Problem to work on » Each entry below should be printed exactly as given.

Records to process »
※

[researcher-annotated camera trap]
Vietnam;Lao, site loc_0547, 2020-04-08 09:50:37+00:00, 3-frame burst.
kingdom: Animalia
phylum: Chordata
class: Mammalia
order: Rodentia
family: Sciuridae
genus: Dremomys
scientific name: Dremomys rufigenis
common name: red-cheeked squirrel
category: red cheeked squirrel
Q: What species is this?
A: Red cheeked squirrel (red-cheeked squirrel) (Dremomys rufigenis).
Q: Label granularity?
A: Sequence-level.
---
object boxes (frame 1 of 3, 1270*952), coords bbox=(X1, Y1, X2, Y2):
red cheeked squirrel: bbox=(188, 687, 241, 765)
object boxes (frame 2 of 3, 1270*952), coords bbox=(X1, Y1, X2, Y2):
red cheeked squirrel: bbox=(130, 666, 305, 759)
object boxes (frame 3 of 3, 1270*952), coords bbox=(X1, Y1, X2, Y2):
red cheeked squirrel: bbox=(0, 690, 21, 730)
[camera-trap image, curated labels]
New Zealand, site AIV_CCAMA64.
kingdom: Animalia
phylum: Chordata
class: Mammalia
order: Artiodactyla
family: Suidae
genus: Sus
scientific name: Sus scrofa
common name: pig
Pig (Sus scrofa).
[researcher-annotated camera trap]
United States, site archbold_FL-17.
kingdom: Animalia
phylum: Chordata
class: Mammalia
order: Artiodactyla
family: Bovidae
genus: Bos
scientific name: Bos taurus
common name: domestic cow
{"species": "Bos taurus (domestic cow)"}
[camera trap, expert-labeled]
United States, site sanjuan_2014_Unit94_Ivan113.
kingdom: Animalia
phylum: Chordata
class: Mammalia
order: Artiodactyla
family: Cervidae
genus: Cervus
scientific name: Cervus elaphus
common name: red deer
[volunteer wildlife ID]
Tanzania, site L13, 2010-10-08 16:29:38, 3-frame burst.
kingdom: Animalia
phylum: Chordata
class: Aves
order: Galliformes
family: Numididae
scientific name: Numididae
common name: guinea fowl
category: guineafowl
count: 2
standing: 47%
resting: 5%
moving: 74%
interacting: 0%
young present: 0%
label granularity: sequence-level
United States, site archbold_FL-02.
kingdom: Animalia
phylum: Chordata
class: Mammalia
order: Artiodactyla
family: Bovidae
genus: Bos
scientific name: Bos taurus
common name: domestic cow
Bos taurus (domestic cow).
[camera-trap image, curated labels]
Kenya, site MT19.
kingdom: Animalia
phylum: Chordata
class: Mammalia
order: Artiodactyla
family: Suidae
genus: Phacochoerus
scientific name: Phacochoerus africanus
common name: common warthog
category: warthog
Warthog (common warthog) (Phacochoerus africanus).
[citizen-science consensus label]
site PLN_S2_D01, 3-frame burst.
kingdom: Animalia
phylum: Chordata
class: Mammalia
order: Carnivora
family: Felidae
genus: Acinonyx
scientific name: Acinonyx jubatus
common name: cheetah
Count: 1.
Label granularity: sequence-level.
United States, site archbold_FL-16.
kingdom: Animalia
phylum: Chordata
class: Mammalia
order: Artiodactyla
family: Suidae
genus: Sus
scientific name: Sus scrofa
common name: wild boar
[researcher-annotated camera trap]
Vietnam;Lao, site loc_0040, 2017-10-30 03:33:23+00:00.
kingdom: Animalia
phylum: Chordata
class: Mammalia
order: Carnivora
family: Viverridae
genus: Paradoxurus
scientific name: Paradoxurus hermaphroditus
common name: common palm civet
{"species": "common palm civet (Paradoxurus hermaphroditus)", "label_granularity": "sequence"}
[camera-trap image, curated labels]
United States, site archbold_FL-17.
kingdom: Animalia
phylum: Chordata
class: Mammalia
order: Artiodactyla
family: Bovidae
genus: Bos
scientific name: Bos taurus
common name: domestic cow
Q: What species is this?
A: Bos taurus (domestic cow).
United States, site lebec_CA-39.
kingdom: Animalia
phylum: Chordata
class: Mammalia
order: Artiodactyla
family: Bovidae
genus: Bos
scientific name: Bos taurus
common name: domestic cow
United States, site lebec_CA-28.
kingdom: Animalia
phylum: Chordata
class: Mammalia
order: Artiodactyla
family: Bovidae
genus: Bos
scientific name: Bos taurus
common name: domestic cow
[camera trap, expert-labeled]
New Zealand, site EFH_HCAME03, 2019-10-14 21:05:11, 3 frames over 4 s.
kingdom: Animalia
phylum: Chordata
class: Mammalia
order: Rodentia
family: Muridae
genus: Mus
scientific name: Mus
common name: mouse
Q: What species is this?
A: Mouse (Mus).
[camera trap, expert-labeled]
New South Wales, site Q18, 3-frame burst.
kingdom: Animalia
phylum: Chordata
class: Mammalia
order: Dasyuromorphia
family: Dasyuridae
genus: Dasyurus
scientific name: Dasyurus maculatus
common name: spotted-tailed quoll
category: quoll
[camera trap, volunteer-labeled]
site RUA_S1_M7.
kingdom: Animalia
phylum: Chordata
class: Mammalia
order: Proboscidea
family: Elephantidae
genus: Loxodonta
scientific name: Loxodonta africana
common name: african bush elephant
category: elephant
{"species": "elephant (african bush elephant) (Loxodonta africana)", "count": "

※

Response »
[researcher-annotated camera trap]
Vietnam;Lao, site loc_0547, 2020-04-08 09:50:37+00:00, 3-frame burst.
kingdom: Animalia
phylum: Chordata
class: Mammalia
order: Rodentia
family: Sciuridae
genus: Dremomys
scientific name: Dremomys rufigenis
common name: red-cheeked squirrel
category: red cheeked squirrel
Q: What species is this?
A: Red cheeked squirrel (red-cheeked squirrel) (Dremomys rufigenis).
Q: Label granularity?
A: Sequence-level.
---
object boxes (frame 1 of 3, 1270*952), coords bbox=(X1, Y1, X2, Y2):
red cheeked squirrel: bbox=(188, 687, 241, 765)
object boxes (frame 2 of 3, 1270*952), coords bbox=(X1, Y1, X2, Y2):
red cheeked squirrel: bbox=(130, 666, 305, 759)
object boxes (frame 3 of 3, 1270*952), coords bbox=(X1, Y1, X2, Y2):
red cheeked squirrel: bbox=(0, 690, 21, 730)
[camera-trap image, curated labels]
New Zealand, site AIV_CCAMA64.
kingdom: Animalia
phylum: Chordata
class: Mammalia
order: Artiodactyla
family: Suidae
genus: Sus
scientific name: Sus scrofa
common name: pig
Pig (Sus scrofa).
[researcher-annotated camera trap]
United States, site archbold_FL-17.
kingdom: Animalia
phylum: Chordata
class: Mammalia
order: Artiodactyla
family: Bovidae
genus: Bos
scientific name: Bos taurus
common name: domestic cow
{"species": "Bos taurus (domestic cow)"}
[camera trap, expert-labeled]
United States, site sanjuan_2014_Unit94_Ivan113.
kingdom: Animalia
phylum: Chordata
class: Mammalia
order: Artiodactyla
family: Cervidae
genus: Cervus
scientific name: Cervus elaphus
common name: red deer
[volunteer wildlife ID]
Tanzania, site L13, 2010-10-08 16:29:38, 3-frame burst.
kingdom: Animalia
phylum: Chordata
class: Aves
order: Galliformes
family: Numididae
scientific name: Numididae
common name: guinea fowl
category: guineafowl
count: 2
standing: 47%
resting: 5%
moving: 74%
interacting: 0%
young present: 0%
label granularity: sequence-level
United States, site archbold_FL-02.
kingdom: Animalia
phylum: Chordata
class: Mammalia
order: Artiodactyla
family: Bovidae
genus: Bos
scientific name: Bos taurus
common name: domestic cow
Bos taurus (domestic cow).
[camera-trap image, curated labels]
Kenya, site MT19.
kingdom: Animalia
phylum: Chordata
class: Mammalia
order: Artiodactyla
family: Suidae
genus: Phacochoerus
scientific name: Phacochoerus africanus
common name: common warthog
category: warthog
Warthog (common warthog) (Phacochoerus africanus).
[citizen-science consensus label]
site PLN_S2_D01, 3-frame burst.
kingdom: Animalia
phylum: Chordata
class: Mammalia
order: Carnivora
family: Felidae
genus: Acinonyx
scientific name: Acinonyx jubatus
common name: cheetah
Count: 1.
Label granularity: sequence-level.
United States, site archbold_FL-16.
kingdom: Animalia
phylum: Chordata
class: Mammalia
order: Artiodactyla
family: Suidae
genus: Sus
scientific name: Sus scrofa
common name: wild boar
[researcher-annotated camera trap]
Vietnam;Lao, site loc_0040, 2017-10-30 03:33:23+00:00.
kingdom: Animalia
phylum: Chordata
class: Mammalia
order: Carnivora
family: Viverridae
genus: Paradoxurus
scientific name: Paradoxurus hermaphroditus
common name: common palm civet
{"species": "common palm civet (Paradoxurus hermaphroditus)", "label_granularity": "sequence"}
[camera-trap image, curated labels]
United States, site archbold_FL-17.
kingdom: Animalia
phylum: Chordata
class: Mammalia
order: Artiodactyla
family: Bovidae
genus: Bos
scientific name: Bos taurus
common name: domestic cow
Q: What species is this?
A: Bos taurus (domestic cow).
United States, site lebec_CA-39.
kingdom: Animalia
phylum: Chordata
class: Mammalia
order: Artiodactyla
family: Bovidae
genus: Bos
scientific name: Bos taurus
common name: domestic cow
United States, site lebec_CA-28.
kingdom: Animalia
phylum: Chordata
class: Mammalia
order: Artiodactyla
family: Bovidae
genus: Bos
scientific name: Bos taurus
common name: domestic cow
[camera trap, expert-labeled]
New Zealand, site EFH_HCAME03, 2019-10-14 21:05:11, 3 frames over 4 s.
kingdom: Animalia
phylum: Chordata
class: Mammalia
order: Rodentia
family: Muridae
genus: Mus
scientific name: Mus
common name: mouse
Q: What species is this?
A: Mouse (Mus).
[camera trap, expert-labeled]
New South Wales, site Q18, 3-frame burst.
kingdom: Animalia
phylum: Chordata
class: Mammalia
order: Dasyuromorphia
family: Dasyuridae
genus: Dasyurus
scientific name: Dasyurus maculatus
common name: spotted-tailed quoll
category: quoll
[camera trap, volunteer-labeled]
site RUA_S1_M7.
kingdom: Animalia
phylum: Chordata
class: Mammalia
order: Proboscidea
family: Elephantidae
genus: Loxodonta
scientific name: Loxodonta africana
common name: african bush elephant
category: elephant
{"species": "elephant (african bush elephant) (Loxodonta africana)", "count": "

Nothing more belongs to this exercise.